Second, gold will remain a productive portfolio-diversifying asset until the process of debt rationalization is allowed to proceed in the United States. Since 2000, the Fed has now interceded to forestall this rebalancing process on at least three prominent occasions. To us, eventual normalization of the relationship between claims on future output and productive output itself will return ratios such as debt-to-GDP and HHNW-to-GDP to historically sustainable levels, say below 200% and 350% respectively. Because these ratios at prevailing GDP levels would imply (respectively) $20 trillion and $30 trillion in either debt defaults or depreciation of financial asset prices, we are quite certain the Fed will do everything in its power to postpone this rebalancing. Given implications for declining intrinsic value of U.S. financial assets, as well as ongoing Fed efforts to debase outstanding obligations, gold remains a mandatory portfolio asset.

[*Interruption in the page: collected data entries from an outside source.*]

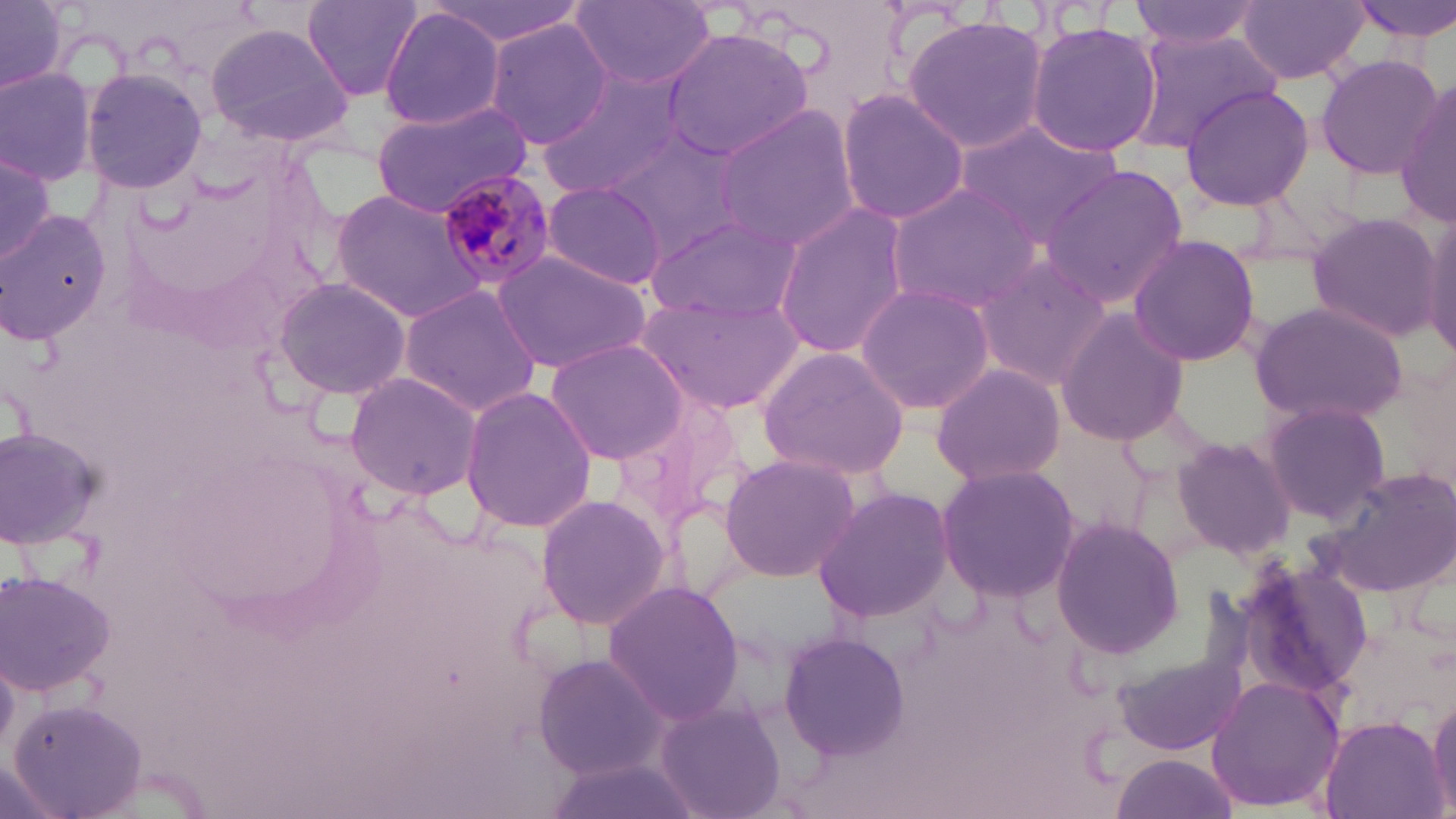
Approximate bounding boxes as named x1/y1/x2/y2 corners in pixels.
Plasmodium malariae-infected red blood cells: (x1=433, y1=168, x2=556, y2=293).
No Plasmodium falciparum, Plasmodium ovale, Plasmodium vivax, Babesia divergens, or Trypanosoma brucei observed.

Uninfected red blood cell locations: (x1=1, y1=0, x2=71, y2=95), (x1=302, y1=0, x2=425, y2=102), (x1=428, y1=0, x2=586, y2=46), (x1=1126, y1=0, x2=1267, y2=48), (x1=1343, y1=0, x2=1456, y2=42), (x1=570, y1=1, x2=718, y2=90), (x1=1236, y1=2, x2=1369, y2=85), (x1=378, y1=7, x2=508, y2=131), (x1=903, y1=14, x2=1047, y2=155), (x1=486, y1=18, x2=610, y2=151), (x1=1025, y1=20, x2=1164, y2=157), (x1=205, y1=22, x2=355, y2=149), (x1=659, y1=26, x2=816, y2=161), (x1=1131, y1=30, x2=1280, y2=148), (x1=1313, y1=53, x2=1443, y2=178), (x1=0, y1=65, x2=99, y2=188), (x1=81, y1=67, x2=209, y2=195), (x1=535, y1=69, x2=687, y2=201), (x1=1395, y1=79, x2=1456, y2=226), (x1=1179, y1=86, x2=1315, y2=210), (x1=836, y1=87, x2=968, y2=228), (x1=371, y1=101, x2=535, y2=213), (x1=713, y1=104, x2=861, y2=252), (x1=954, y1=119, x2=1127, y2=245), (x1=605, y1=132, x2=745, y2=257), (x1=0, y1=148, x2=60, y2=271), (x1=1041, y1=164, x2=1188, y2=308), (x1=541, y1=181, x2=667, y2=289), (x1=886, y1=181, x2=1044, y2=312), (x1=331, y1=187, x2=490, y2=320), (x1=773, y1=202, x2=911, y2=360), (x1=1418, y1=206, x2=1456, y2=359), (x1=0, y1=209, x2=110, y2=349), (x1=1305, y1=210, x2=1443, y2=342), (x1=646, y1=214, x2=797, y2=322), (x1=1126, y1=234, x2=1261, y2=366), (x1=491, y1=250, x2=652, y2=376), (x1=973, y1=253, x2=1113, y2=391), (x1=271, y1=276, x2=413, y2=400), (x1=854, y1=283, x2=995, y2=414), (x1=399, y1=284, x2=543, y2=419), (x1=638, y1=290, x2=803, y2=415), (x1=1250, y1=301, x2=1409, y2=426), (x1=1054, y1=308, x2=1191, y2=447), (x1=546, y1=337, x2=690, y2=463), (x1=759, y1=344, x2=911, y2=482), (x1=929, y1=362, x2=1063, y2=488), (x1=343, y1=371, x2=485, y2=501), (x1=460, y1=385, x2=597, y2=534), (x1=614, y1=392, x2=747, y2=526), (x1=1260, y1=400, x2=1391, y2=527), (x1=0, y1=424, x2=103, y2=547), (x1=1171, y1=435, x2=1297, y2=559), (x1=718, y1=452, x2=861, y2=581), (x1=935, y1=464, x2=1079, y2=601), (x1=1317, y1=464, x2=1456, y2=598), (x1=810, y1=486, x2=957, y2=624), (x1=533, y1=493, x2=672, y2=632), (x1=1051, y1=518, x2=1183, y2=659), (x1=1234, y1=553, x2=1374, y2=700), (x1=2, y1=569, x2=118, y2=699), (x1=601, y1=581, x2=743, y2=726), (x1=779, y1=630, x2=911, y2=762), (x1=1114, y1=652, x2=1246, y2=756), (x1=532, y1=653, x2=670, y2=780), (x1=1206, y1=673, x2=1345, y2=812), (x1=1426, y1=687, x2=1456, y2=816), (x1=654, y1=698, x2=786, y2=819), (x1=10, y1=699, x2=150, y2=819), (x1=1318, y1=717, x2=1447, y2=819), (x1=1111, y1=754, x2=1239, y2=819). Slide-level diagnosis: Plasmodium malariae. May-Grünwald-Giemsa-stained preparation. Single field of view. Image is 1456×819 pixels. 1000x magnification. Thin blood smear. Optical microscopy.Comment on the morphology of the red blood cells.
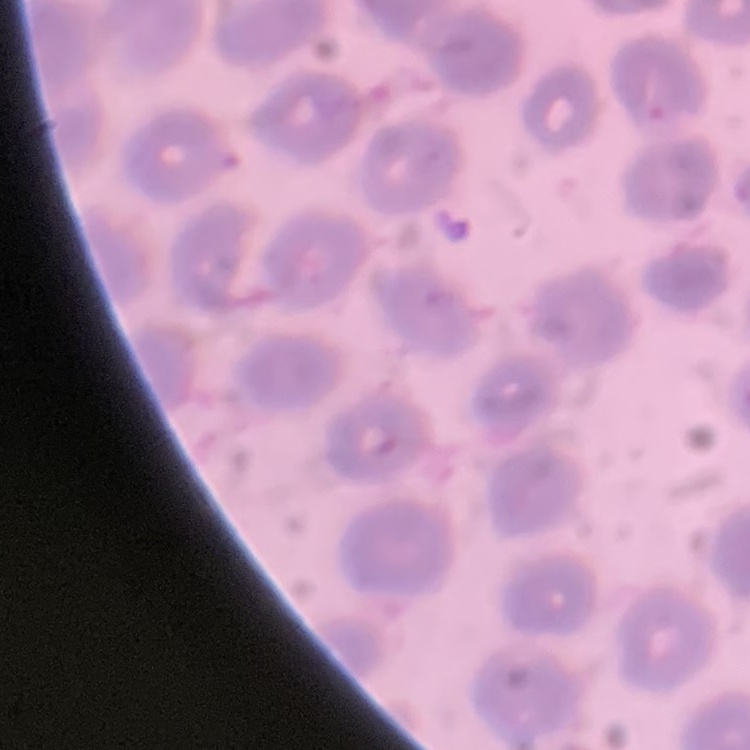
No rouleaux formation.

Summary:
  - Preparation: thin blood smear
  - Stain: Field's or Giemsa
  - Image type: one tile cut from a larger photomicrographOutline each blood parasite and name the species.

Third, should the U.S. economy ever be able to resume GDP growth between 3%-to-4%, with a net national savings rate in the 8%-to-10% range (now roughly 1%), there would no longer be a need for the $2.0 trillion-or-so in annual U.S. nonfinancial credit growth now necessary to service debt and drive consumption. In such an environment, U.S. securities markets would be replete with opportunities for true capital formation, and gold would hold limited investment utility.